Kept having problems picking up AC at the board, so decided to wire the board directly to the power cord. Trim pot at off. Plugged in the power cord - FLASH - unplug power cord.

Two diodes (1N4005) blew. One wired to each leg of the AC input, with their output legs on a common connection

They're the 2 diodes on the left, under the middle yellow wire. In happier times 



close up of blown diodes



diodectomy



So, I'm guessing that these diodes are some kind of protection for the control circuitry on the board as the SCRs are wired directly to the 2 legs of the AC input and DC output. Other than that, I've no clue. I have a couple of suitable replacements, but don't want to put them on the board only for them to blow too. Any ideas why this happened? Why when directly wired into the mains but not via the plug and switch (have to DMM that set up to find out what's going on too)? The trim pot was at the off position, so there shouldn't have been any current flowing through the board. No obvious shorts or issues elsewhere.

thanks!


----------



## British Steel (May 19, 2016)

Hi Matt,
I'm not familiar with that board, but the KB KBIC boards have the speed control pot terminals at about half supply, shorting them to earth (ground) will do similar damage to the supply to the control electronics...

Dave H. (the other one)


----------



## John Hasler (May 19, 2016)

I'm guessing that those are rectifiers for the low-voltage supply for the control circuitry, but I'd need to see the board to say for sure.  Everything is isolated from the case, right?  Are the tabs of the SCRs isolated from the heatsink?  Some SCRs are internally isolated, while others have the anode tied to the tab.


----------



## mattthemuppet2 (May 19, 2016)

British Steel said:


> Hi Matt,
> I'm not familiar with that board, but the KB KBIC boards have the speed control pot terminals at about half supply, shorting them to earth (ground) will do similar damage to the supply to the control electronics...
> 
> Dave H. (the other one)



Thanks Dave. No idea to be honest - I used a pot that came from the treadmill with that controller (or similar MC model). I can check to see if it's behaving as intended



John Hasler said:


> I'm guessing that those are rectifiers for the low-voltage supply for the control circuitry, but I'd need to see the board to say for sure.  Everything is isolated from the case, right?  Are the tabs of the SCRs isolated from the heatsink?  Some SCRs are internally isolated, while others have the anode tied to the tab.

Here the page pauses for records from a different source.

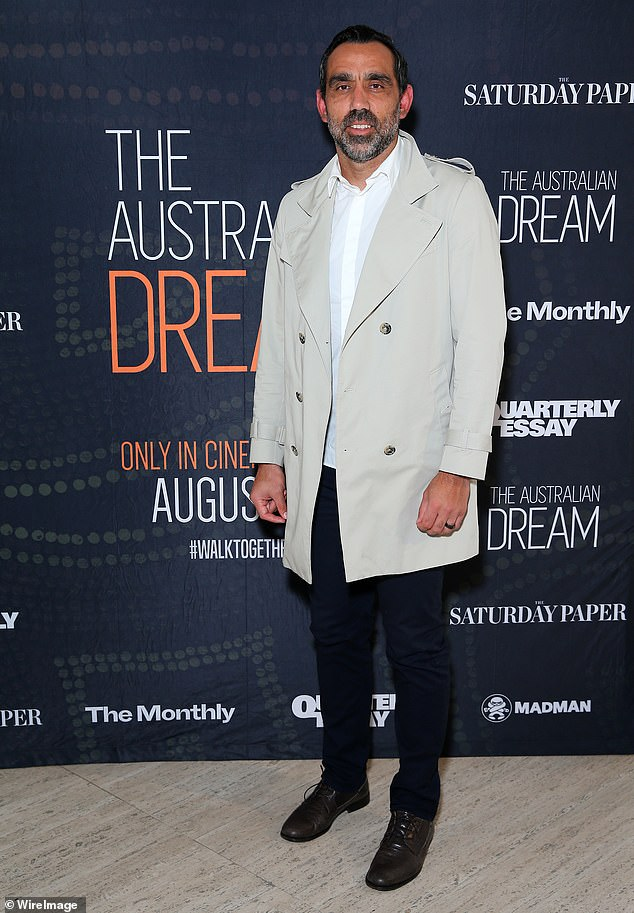 Adam Goodes (pictured at The Australiam Dream premiere in 2019) was inundated with support from US viewers after ESPN screened the documentary on Wednesday night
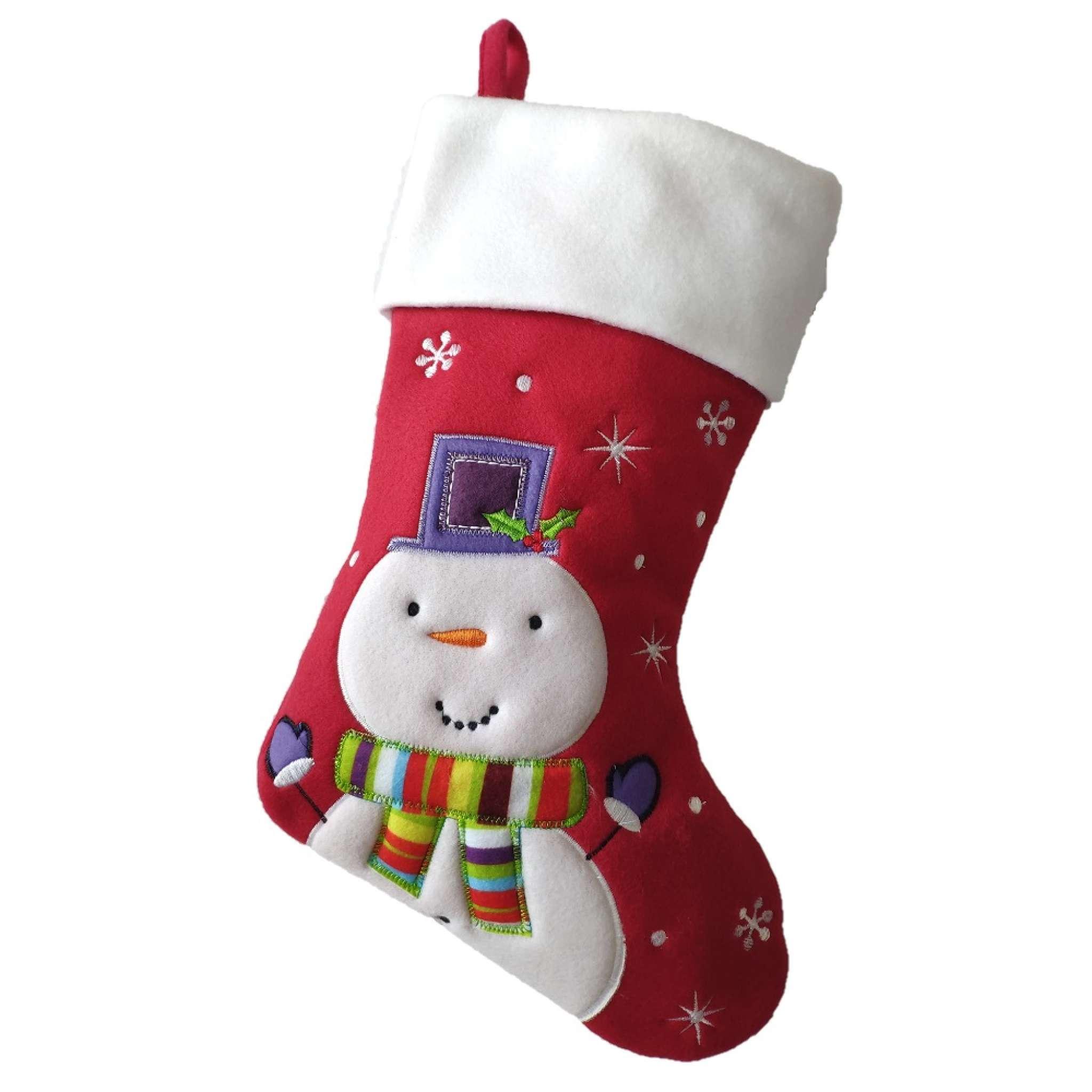 Julestrømpe Premium, Snømann lilla hatt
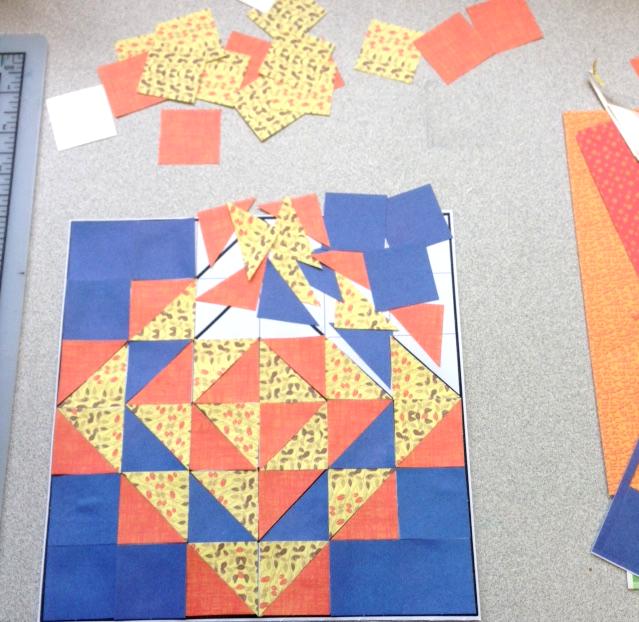 quilt mosaic activity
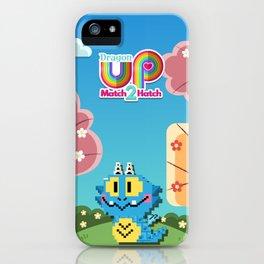 Dragon Up Game 8bit Dragon Flower Background iPhone Case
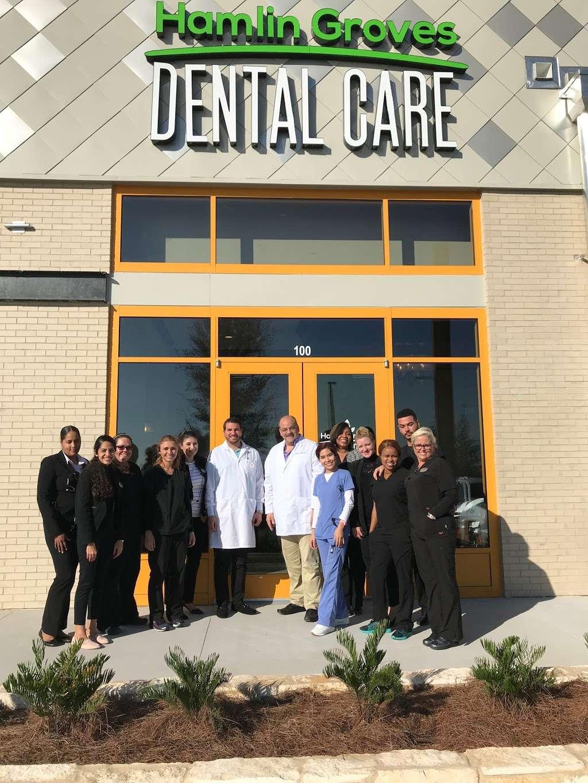 Hamlin Groves Dental Care - dentist  | Photo 3 of 10 | Address: 16412 New Independence Pkwy Ste 100, Winter Garden, FL 34787, USA | Phone: (407) 554-2335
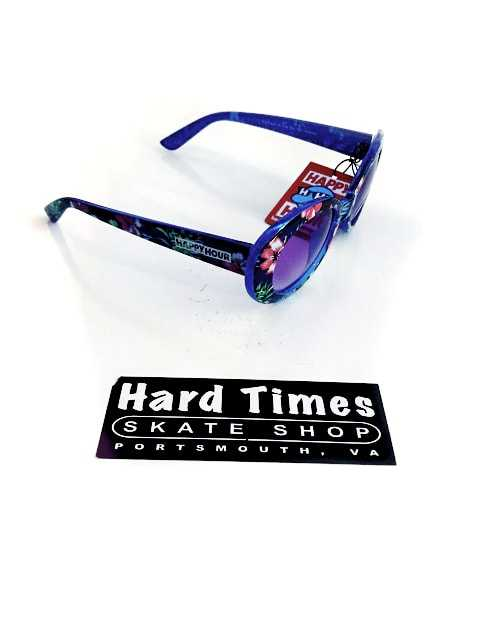 Happy Hour Beach Party Sunglasses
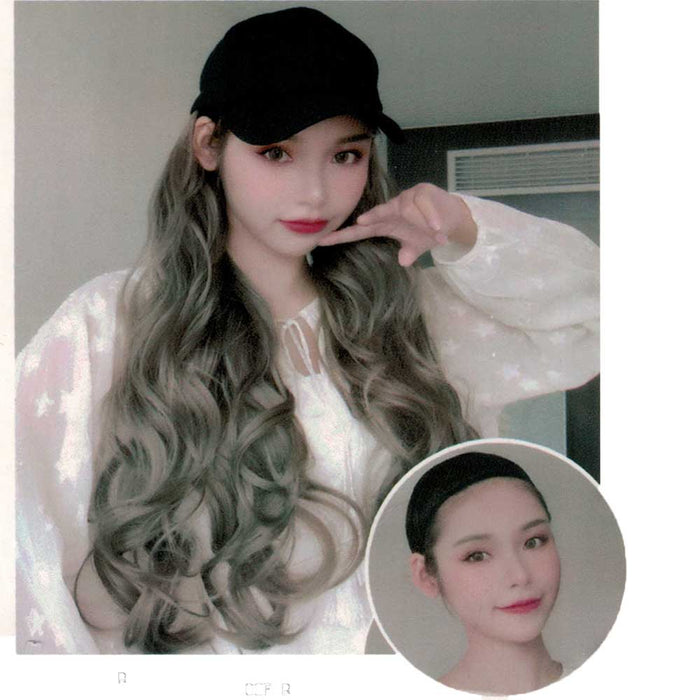 Baseball Cap with Hair Extension - Black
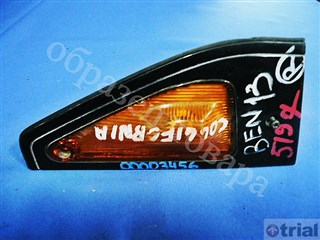 Габарит Nissan California Барнаул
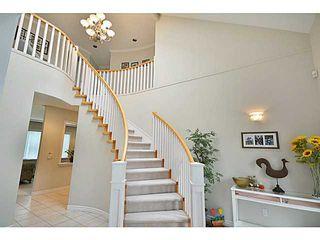 Photo 4: 3728 LAM Drive in Richmond: Terra Nova House for sale : MLS®# V1043376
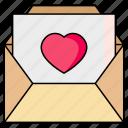 wedding, invitation, marriage, card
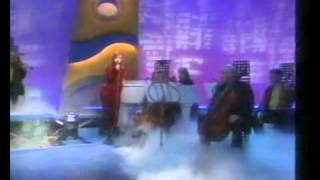 Cathy Dennis - Too Many Walls (Wogan 1991)
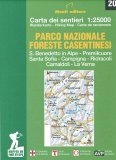 Parco Nazionale Foreste Casentinesi - Carta dei Sentieri — Libro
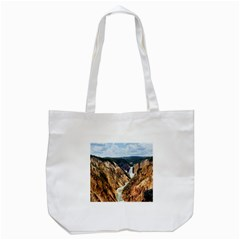 Yellowstone Gc Tote Bag (white)  by trendistuff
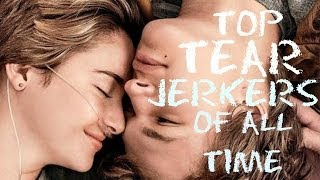 "TOP SAD MOVIES ~ inspired by ""The Fault in Our Stars"""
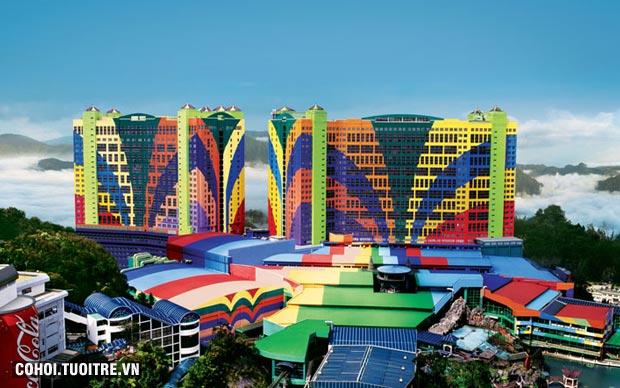 Trải nghiệm hè thú vị với Tour Malaysia-Singapore 6N5D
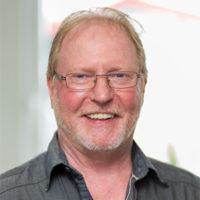 Andreas Stöver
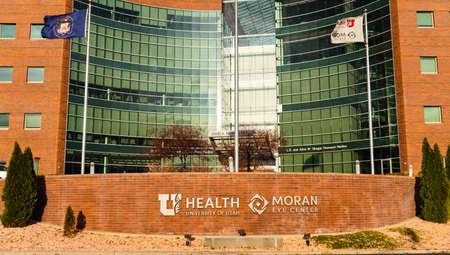 Salt Lake City, UT / USA - November 6, 2020: John A. Moran Eye Center at the University of Utah Health 新聞圖片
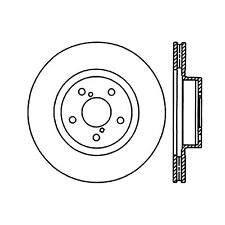 StopTech Sport Slotted Brake Disc fits 1991-2008 Subaru Impreza Legacy Forester
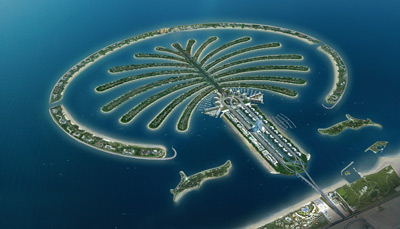 Palm Jumeirah artwork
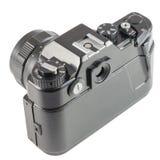 GAMMAL 35mm SLR kamera på vit bakgrund Arkivfoto
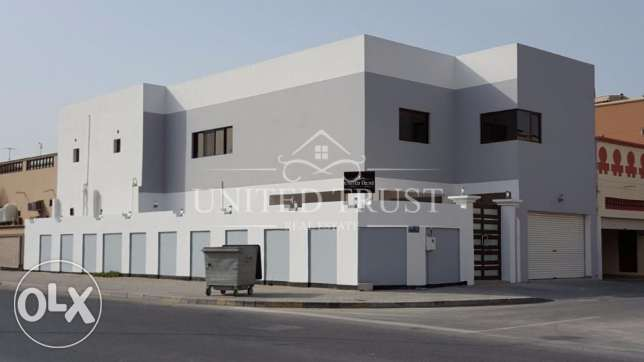 For sale new and modern villa in Isa Town. ISA-AH-001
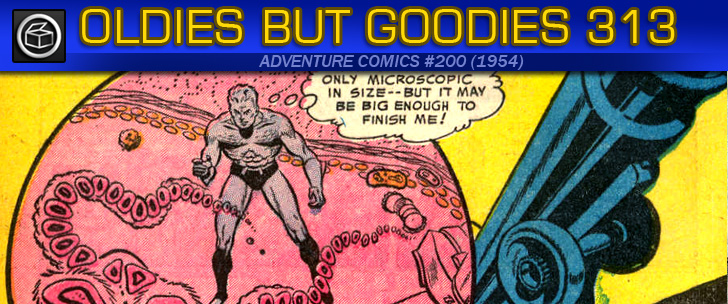 Oldies But Goodies: Adventure Comics #200 (1954)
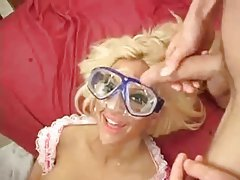 Gangbang and facials for a blonde whore tubes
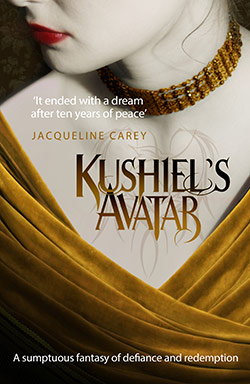 Kushil's Avatar UK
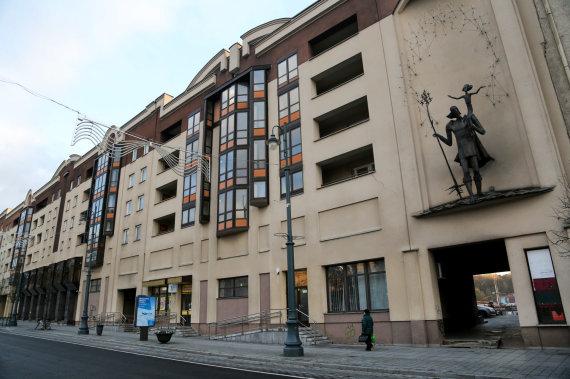 Juliaus Kalinsko / 15min nuotr./Seimo viešbutis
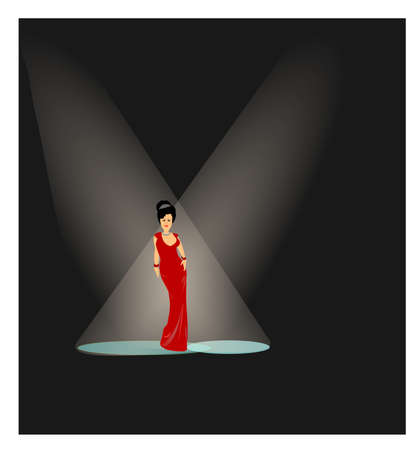 on stage under the lights  Illustration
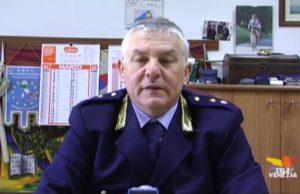 Mario Mantovan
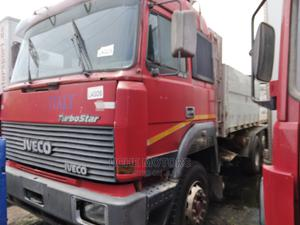 Iveco 190.36 Tipper 8tyres   Trucks & Trailers for sale in Lagos State, Amuwo-Odofin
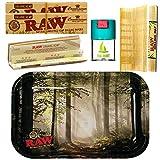 Kit para fumar Raw bandeja para liar Bosque 27,5cm x 17,5cm + RAW Organic Kings...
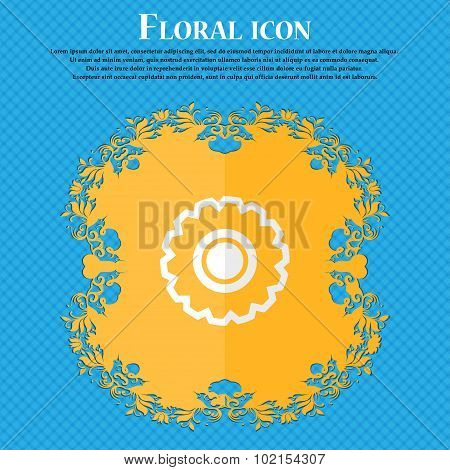 Cogwheel. Floral Flat Design On A Blue Abstract Background With Place For Your Text. Vector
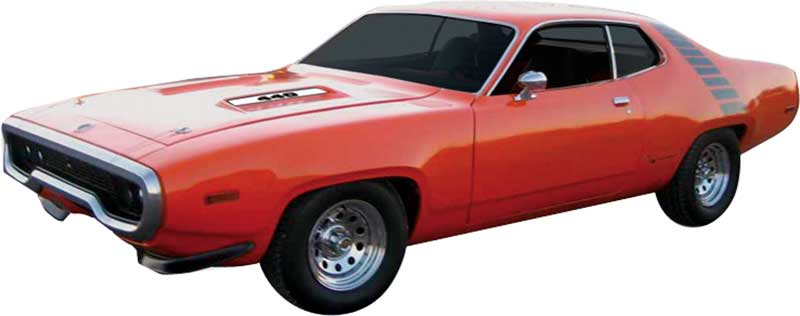 1972 Plymouth Road Runner GTX 340 400 440 AirGrabber COMPLETE Decals Stripes Kit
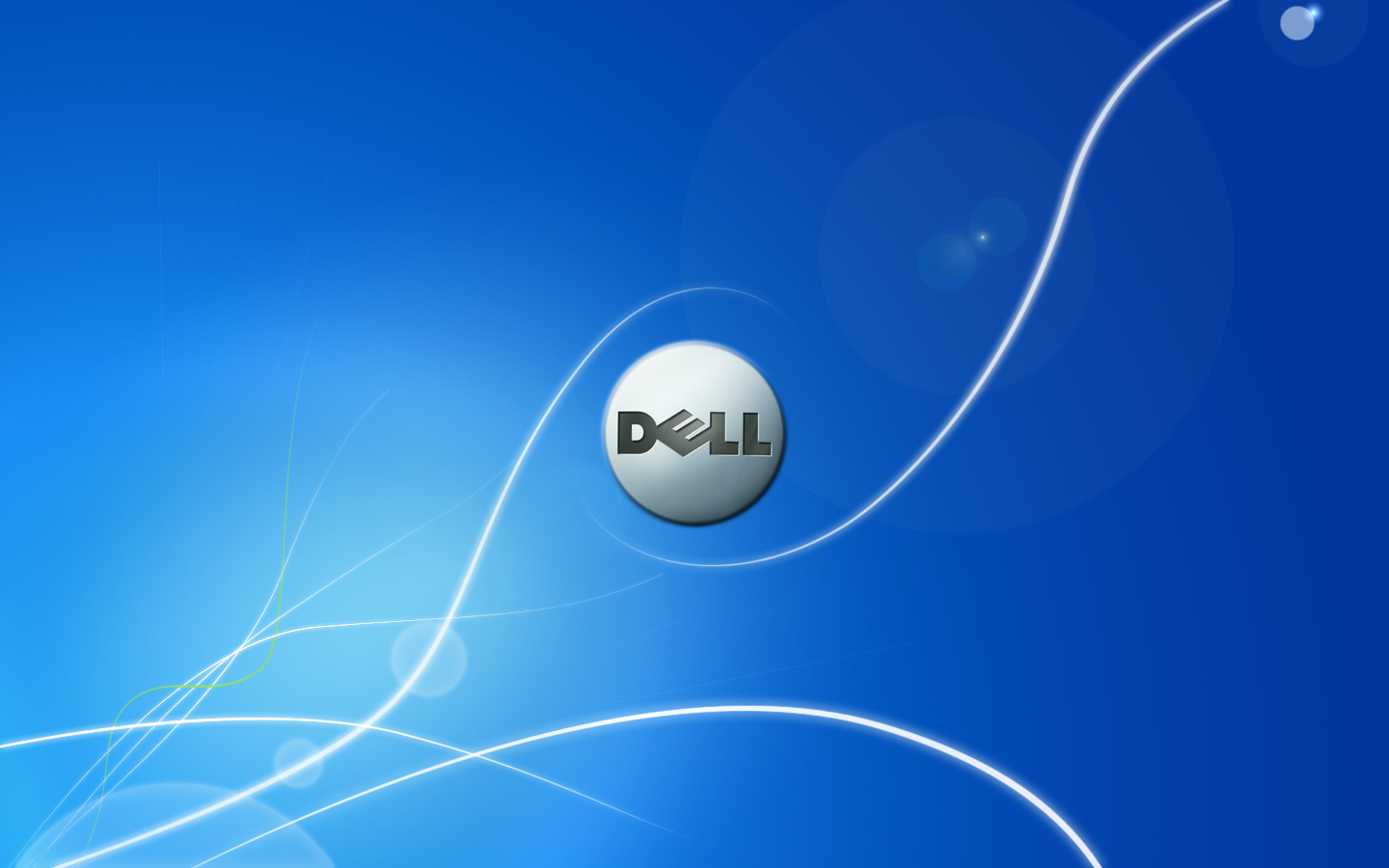 HD Dell Backgrounds Dell Wallpaper Images For Windows 1440x900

Thanks John, that'd be my guess too - all the SCRs are off on much thicker traces, including ones connected by those yellow wires. The tabs are not isolated from the heatsink, just thermal compound same as the original heatsink/ shelf it came attached too. I'd assume that it would be safe to use them as they were used originally, but I can check the traces to double check. I do remember that a couple of the SCRs have the tab/ middle leg soldered into the same trace as one of the outer legs, but that doesn't necessarily mean the tab is live or does it?

Possibly silly Q - does it matter which way round the AC wires are? I wouldn't have thought so, just wanted to check.


----------



## John Hasler (May 19, 2016)

It doesn't matter which way around the AC wires are as long as the cirucitry is isolated as it should be.  Was the heatsink in the original assembly grounded?  In any case I suggest that you unscrew the devices from the heatsink and use your ohmmeter to check for continuity between the tab and each pin of each device.  If I had the information printed on the cases of the devices I might be able to look them up for you.

At least one of those devices is a diode, by the way.


----------



## mattthemuppet2 (May 19, 2016)

neat, thanks John! The board was originally mounted direct to an aluminium heatsink which in turn was mounted to the steel frame of the treadmill. The ground was bolted to the steel frame.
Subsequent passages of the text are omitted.